Creepy Search Terms (Take Five)

Posted: September 2, 2007 in blogging, Blogs, creative writing, diet, fat, fat blogging, fat loss, Funny, joke, laugh, Musings, search terms

It’s that time again, time to catch up with all the creepy and odd search terms that brought readers to my blog.

Well let’s begin with the freaky people obsessed with seeing fat and/or fat people doing things:

fat rolls; fat guy sitting; fat men in khakis; fat gut guy; [and perhaps the most disturbing AND odd] PICTURES/ FAT WOMAN POPPING A BUTTON.

I hope this isn’t anything gross, but I am SO pessimistic about people and their search terms:

potty blog; boobs before after pregnancy pictures; girl potty; sex change before and after pics

Here come the odd weight loss plans and strategies:

mucinex D lose weight

I guess it can be?!

funny fat

What did God say about this topic?  Maybe it was Elijah who spoke about this:

prophecies about autism

If you ask this question you just might be fat:

what type of cake is my personality?

I am so NOT a bad guy, but then again, how do I explain this search term referring back to my site:

a villain

And I will close with the erudite and yet emphatic search term [all emphasis contained in the original]:


  1. Angel says:

    hard to believe what some pple google huh!

  2. WhoreChurch says:

    Google “total tranny” and you’re number uno.

    No thanks necessary.

  3. “Google “total tranny” and you’re number uno.”

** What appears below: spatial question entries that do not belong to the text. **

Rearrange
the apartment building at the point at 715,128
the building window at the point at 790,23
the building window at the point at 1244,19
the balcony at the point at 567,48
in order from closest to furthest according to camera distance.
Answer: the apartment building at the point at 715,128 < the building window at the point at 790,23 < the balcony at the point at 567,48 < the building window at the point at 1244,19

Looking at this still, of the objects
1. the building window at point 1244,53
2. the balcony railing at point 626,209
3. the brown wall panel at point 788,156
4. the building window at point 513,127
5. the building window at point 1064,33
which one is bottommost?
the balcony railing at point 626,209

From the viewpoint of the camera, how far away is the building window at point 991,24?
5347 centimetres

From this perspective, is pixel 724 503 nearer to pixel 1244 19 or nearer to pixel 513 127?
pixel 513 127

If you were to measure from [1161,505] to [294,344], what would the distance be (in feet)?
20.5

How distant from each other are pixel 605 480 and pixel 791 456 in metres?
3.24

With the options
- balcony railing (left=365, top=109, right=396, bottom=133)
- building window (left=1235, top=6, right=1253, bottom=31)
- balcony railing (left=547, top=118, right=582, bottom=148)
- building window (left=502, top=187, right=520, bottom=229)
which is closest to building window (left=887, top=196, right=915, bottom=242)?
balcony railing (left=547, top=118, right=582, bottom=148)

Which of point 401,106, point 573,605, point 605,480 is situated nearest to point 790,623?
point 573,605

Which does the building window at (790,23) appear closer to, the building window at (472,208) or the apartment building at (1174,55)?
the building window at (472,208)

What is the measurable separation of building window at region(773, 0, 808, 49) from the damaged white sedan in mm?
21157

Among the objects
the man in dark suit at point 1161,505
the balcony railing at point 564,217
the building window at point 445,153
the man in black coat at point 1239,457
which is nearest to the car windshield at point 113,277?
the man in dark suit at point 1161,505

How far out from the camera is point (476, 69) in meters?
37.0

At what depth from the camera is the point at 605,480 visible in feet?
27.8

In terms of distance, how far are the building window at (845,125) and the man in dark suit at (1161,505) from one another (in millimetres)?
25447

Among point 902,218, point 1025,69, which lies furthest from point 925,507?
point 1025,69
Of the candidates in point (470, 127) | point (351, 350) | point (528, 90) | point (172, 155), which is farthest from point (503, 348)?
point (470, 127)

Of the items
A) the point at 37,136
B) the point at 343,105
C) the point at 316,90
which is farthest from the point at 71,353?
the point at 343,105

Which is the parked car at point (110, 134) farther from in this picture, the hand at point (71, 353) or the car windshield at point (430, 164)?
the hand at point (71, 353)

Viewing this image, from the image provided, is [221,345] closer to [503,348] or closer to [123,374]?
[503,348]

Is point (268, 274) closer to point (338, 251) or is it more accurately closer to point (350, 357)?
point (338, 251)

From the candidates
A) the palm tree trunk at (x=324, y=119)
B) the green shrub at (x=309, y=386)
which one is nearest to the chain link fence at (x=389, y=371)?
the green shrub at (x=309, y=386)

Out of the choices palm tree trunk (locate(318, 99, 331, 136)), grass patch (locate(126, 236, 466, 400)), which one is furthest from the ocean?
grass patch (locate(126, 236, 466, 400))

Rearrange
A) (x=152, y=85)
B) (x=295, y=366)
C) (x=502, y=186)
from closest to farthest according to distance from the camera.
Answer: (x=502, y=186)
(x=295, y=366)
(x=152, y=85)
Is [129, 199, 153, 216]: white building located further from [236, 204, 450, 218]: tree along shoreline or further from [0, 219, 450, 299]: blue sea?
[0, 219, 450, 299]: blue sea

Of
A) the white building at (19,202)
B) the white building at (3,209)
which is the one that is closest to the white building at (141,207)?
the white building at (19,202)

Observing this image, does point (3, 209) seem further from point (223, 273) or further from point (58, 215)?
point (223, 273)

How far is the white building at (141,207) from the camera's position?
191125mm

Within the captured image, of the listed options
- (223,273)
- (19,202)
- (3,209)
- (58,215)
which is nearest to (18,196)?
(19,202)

    I blame you for that, you sick, sick, man. I have no doubt you were the one searching for “PICTURES/ FAT WOMAN POPPING A BUTTON.” Some kind of sick fetish I guess. LOL!

  4. Neil says:

    Well, if you didn’t have so many posts titled “PICTURES/ FAT WOMAN POPPING A BUTTON” then these kinds of things wouldn’t happen.

  5. Ya know, Neil, your blog is rated NC-17, and TT’s is only a PG.

    I get all sorts of people looking for pro-choice arguments (ha ha! suckers), Lombard Street, and, “pleasure thought experiment.” Oh, yeah, how about “my husband refuses to use turn signals.”

    After Tammi wrote about being happily married, I got a bunch of people who found my blog who were in the depths of marital hell.

    No Beyonce’s boobs, though.

  6. My other blog is rated PG-13 due to my mentioning “Dick” Cheney’s name four times. HA!

  7. Hey jungle mom, haven’t seen you around in a while. How are you?

  8. Cherry says:

    I got a few visitors from weird search term ‘Fernando’ or other similar Latin names.